* Exercise instructions:
Reproduce the material below word for word, leaving out the pictures.

┏━━

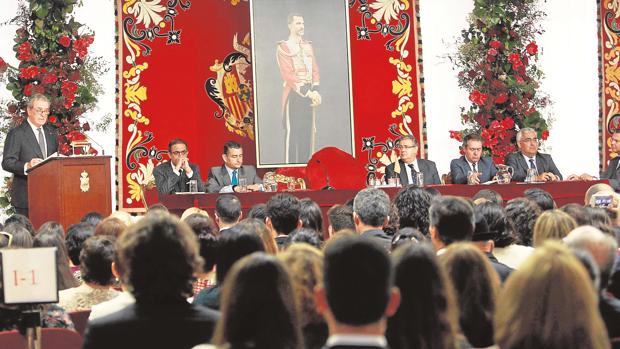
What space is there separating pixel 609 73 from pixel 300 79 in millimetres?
3145

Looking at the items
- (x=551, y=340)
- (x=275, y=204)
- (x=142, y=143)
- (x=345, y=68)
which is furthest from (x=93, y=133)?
(x=551, y=340)

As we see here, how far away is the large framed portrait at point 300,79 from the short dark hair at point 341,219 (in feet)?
12.9

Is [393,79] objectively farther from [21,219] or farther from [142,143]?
[21,219]

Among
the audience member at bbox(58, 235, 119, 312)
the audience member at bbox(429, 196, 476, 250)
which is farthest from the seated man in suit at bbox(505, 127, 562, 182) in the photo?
the audience member at bbox(58, 235, 119, 312)

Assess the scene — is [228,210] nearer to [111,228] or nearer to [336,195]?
[111,228]

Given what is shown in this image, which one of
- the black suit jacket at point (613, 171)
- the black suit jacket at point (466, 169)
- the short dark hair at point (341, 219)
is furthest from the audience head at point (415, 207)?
the black suit jacket at point (613, 171)

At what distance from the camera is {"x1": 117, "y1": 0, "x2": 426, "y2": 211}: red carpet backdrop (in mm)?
9297

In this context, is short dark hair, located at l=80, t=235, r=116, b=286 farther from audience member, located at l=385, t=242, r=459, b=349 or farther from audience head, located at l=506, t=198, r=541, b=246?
audience head, located at l=506, t=198, r=541, b=246

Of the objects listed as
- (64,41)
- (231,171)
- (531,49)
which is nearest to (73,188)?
(64,41)

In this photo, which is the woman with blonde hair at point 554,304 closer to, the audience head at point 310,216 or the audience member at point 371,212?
the audience member at point 371,212

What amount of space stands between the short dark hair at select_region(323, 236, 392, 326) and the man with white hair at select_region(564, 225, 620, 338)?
3.07 ft

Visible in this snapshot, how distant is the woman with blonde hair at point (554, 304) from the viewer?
1.97m

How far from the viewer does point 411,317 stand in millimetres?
2219

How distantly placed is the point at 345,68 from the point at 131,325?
23.8 feet
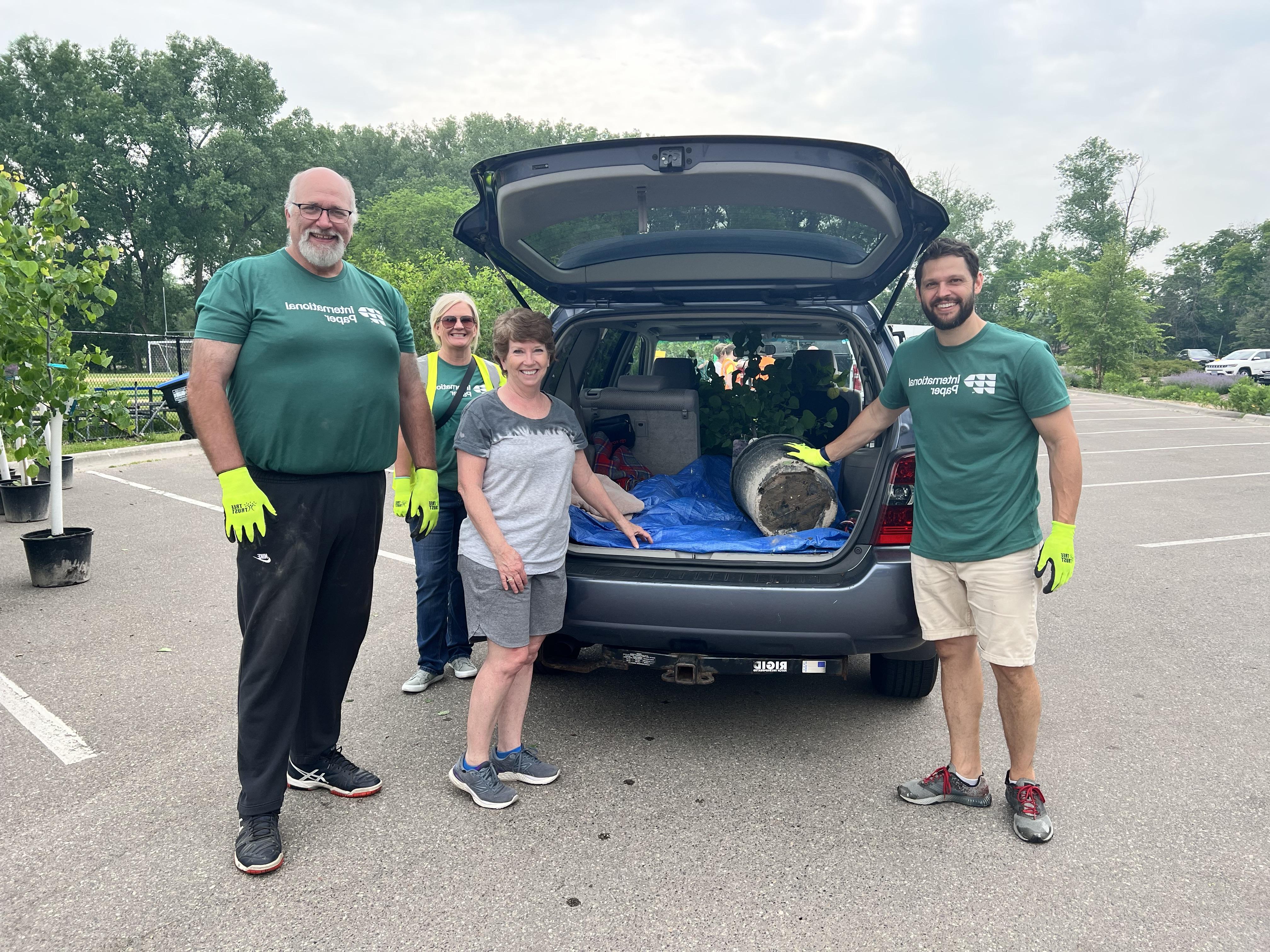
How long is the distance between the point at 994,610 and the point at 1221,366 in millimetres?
42396

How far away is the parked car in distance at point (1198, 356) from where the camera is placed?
48062 mm

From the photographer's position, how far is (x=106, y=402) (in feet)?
18.1

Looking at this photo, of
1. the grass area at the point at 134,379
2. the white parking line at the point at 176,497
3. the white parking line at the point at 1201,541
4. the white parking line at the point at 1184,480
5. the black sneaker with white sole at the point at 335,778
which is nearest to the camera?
the black sneaker with white sole at the point at 335,778

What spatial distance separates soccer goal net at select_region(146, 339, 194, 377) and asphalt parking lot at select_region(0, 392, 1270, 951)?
12312 millimetres

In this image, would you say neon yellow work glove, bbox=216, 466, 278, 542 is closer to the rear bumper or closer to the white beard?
the white beard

┗━━

* Full output:
What space is there separating pixel 609 73 from pixel 300 79 in millimetres?
3145

Looking at the items
- (x=551, y=340)
- (x=275, y=204)
- (x=142, y=143)
- (x=345, y=68)
which is furthest from (x=93, y=133)?
(x=551, y=340)

As we see here, how far away is the large framed portrait at point 300,79 from the short dark hair at point 341,219 (in feet)?
12.9

Is [393,79] objectively farther from [21,219] or farther from [142,143]?
[21,219]

Among
the audience member at bbox(58, 235, 119, 312)
the audience member at bbox(429, 196, 476, 250)
which is farthest from the seated man in suit at bbox(505, 127, 562, 182) in the photo?
the audience member at bbox(58, 235, 119, 312)

Assess the scene — is [228,210] nearer to [111,228] or nearer to [336,195]?
[111,228]

Given what is shown in this image, which one of
- the black suit jacket at point (613, 171)
- the black suit jacket at point (466, 169)
- the short dark hair at point (341, 219)
is furthest from the audience head at point (415, 207)?
the black suit jacket at point (613, 171)

At what distance from the camera is {"x1": 117, "y1": 0, "x2": 426, "y2": 211}: red carpet backdrop (in mm)?
9297

In this context, is short dark hair, located at l=80, t=235, r=116, b=286 farther from audience member, located at l=385, t=242, r=459, b=349 or farther from audience head, located at l=506, t=198, r=541, b=246?
audience head, located at l=506, t=198, r=541, b=246

Of the objects listed as
- (64,41)
- (231,171)
- (531,49)
which is nearest to (73,188)?
(64,41)

In this photo, which is the woman with blonde hair at point 554,304 closer to, the audience head at point 310,216 or the audience member at point 371,212?
the audience member at point 371,212

What amount of space stands between the short dark hair at select_region(323, 236, 392, 326) and the man with white hair at select_region(564, 225, 620, 338)?
3.07 ft

Visible in this snapshot, how distant is the woman with blonde hair at point (554, 304) from the viewer?
1.97m

How far from the viewer does point 411,317 stand in millimetres?
2219

How distantly placed is the point at 345,68 from the point at 131,325?
23.8 feet
How long is the distance between the point at 994,610 and the point at 1221,366 in millimetres?
42396

How far away is the parked car in distance at point (1198, 356) from where the camera is placed?
48062 mm

From the photographer's position, how far is (x=106, y=402) (in feet)?
18.1

Looking at this photo, of
1. the grass area at the point at 134,379
2. the white parking line at the point at 176,497
3. the white parking line at the point at 1201,541
4. the white parking line at the point at 1184,480
5. the black sneaker with white sole at the point at 335,778
which is nearest to the camera?
the black sneaker with white sole at the point at 335,778

What spatial distance separates soccer goal net at select_region(146, 339, 194, 377) and asphalt parking lot at select_region(0, 392, 1270, 951)?
12312 millimetres

In this image, would you say neon yellow work glove, bbox=216, 466, 278, 542 is closer to the rear bumper or closer to the white beard?
the white beard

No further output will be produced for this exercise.